Please set down only the lines between the line containing "phylum: Chordata" and the end of the records, inclusive, exactly as they stand.

(Dataset entries)
★ ★ ★ ★
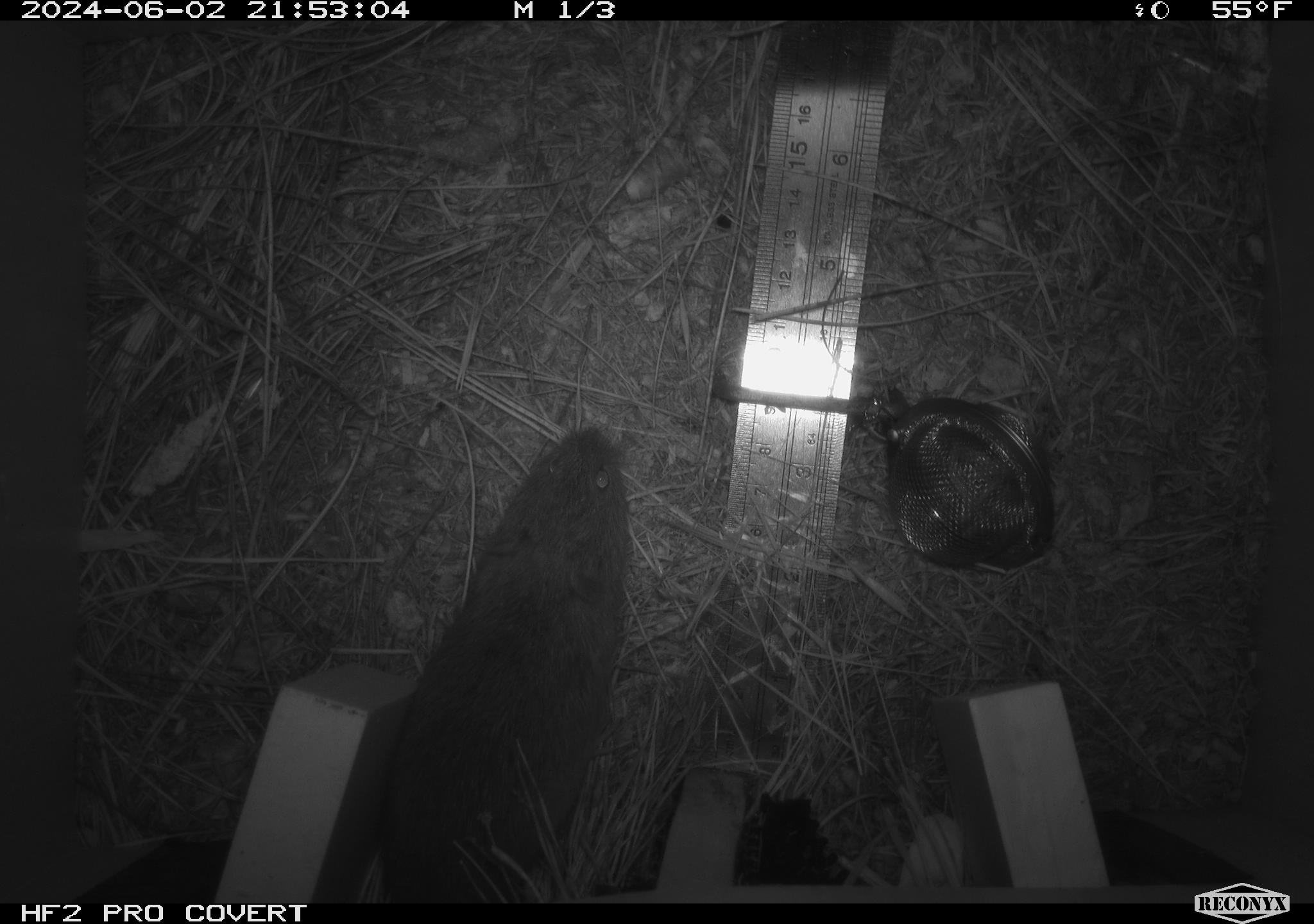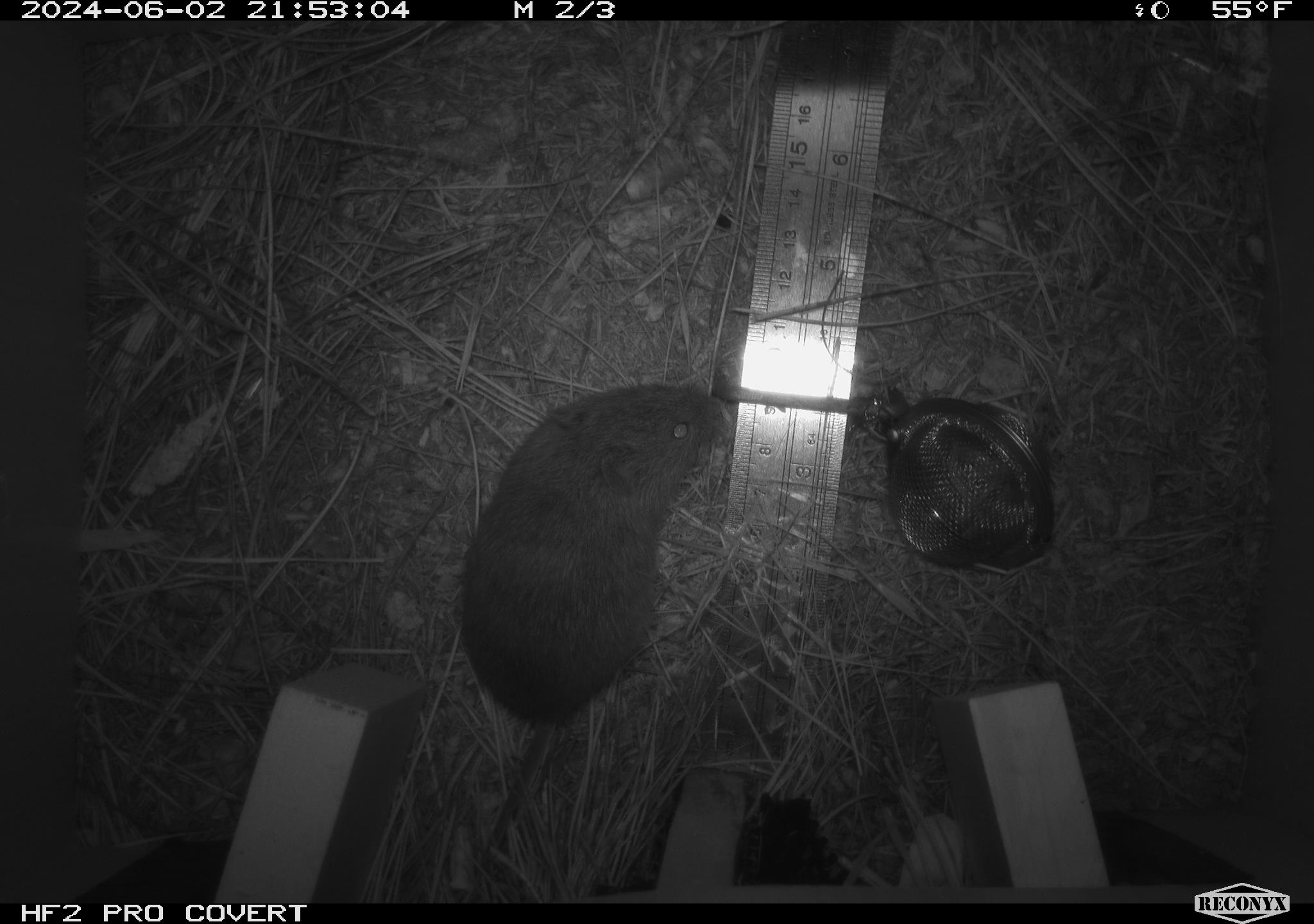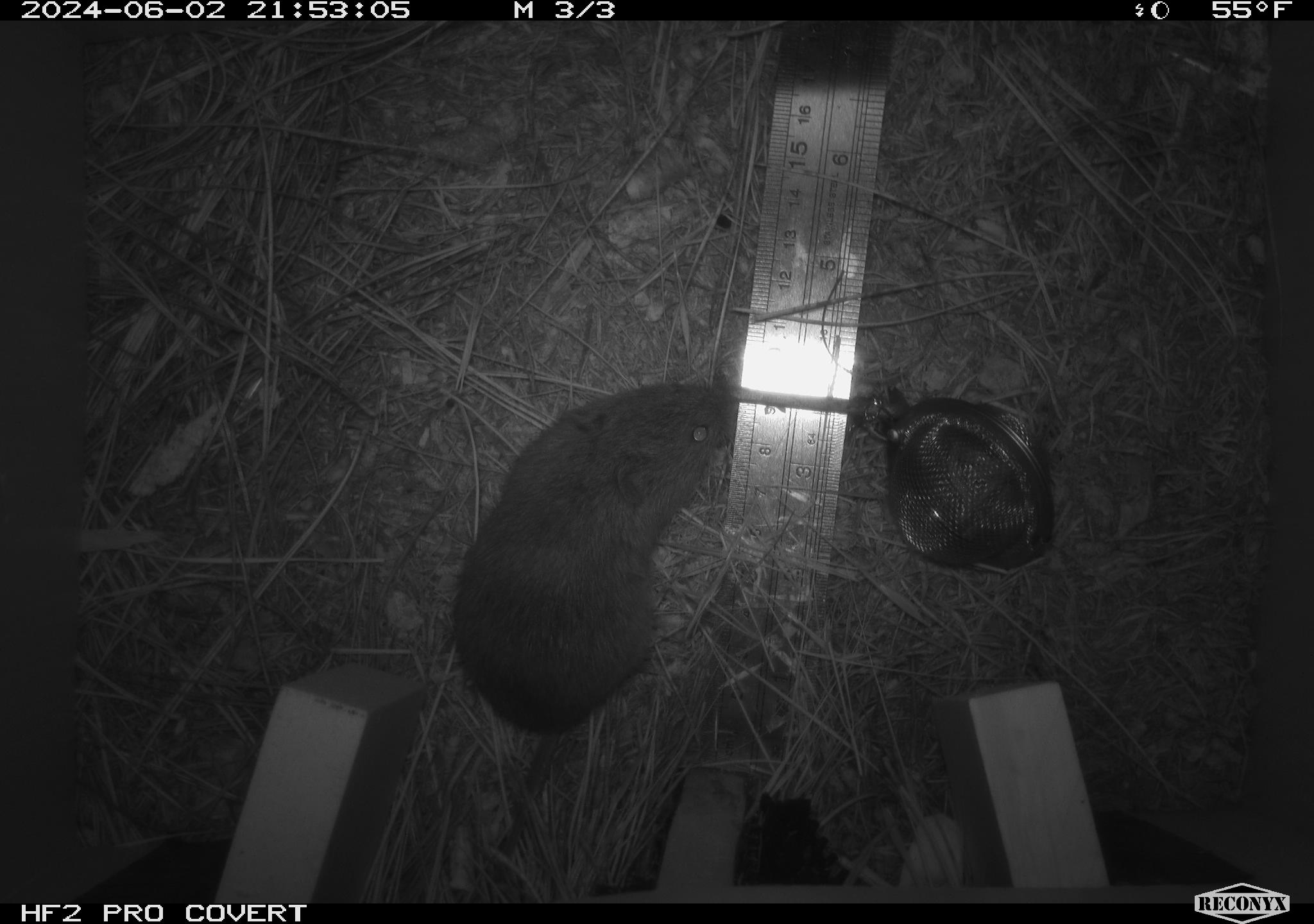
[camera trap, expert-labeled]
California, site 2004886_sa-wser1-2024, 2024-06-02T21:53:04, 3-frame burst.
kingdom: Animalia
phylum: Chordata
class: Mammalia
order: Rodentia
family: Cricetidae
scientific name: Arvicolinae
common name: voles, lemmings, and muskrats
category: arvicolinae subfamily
★ ★ ★ ★
Result:
phylum: Chordata
class: Mammalia
order: Rodentia
family: Cricetidae
scientific name: Arvicolinae
common name: voles, lemmings, and muskrats
category: arvicolinae subfamily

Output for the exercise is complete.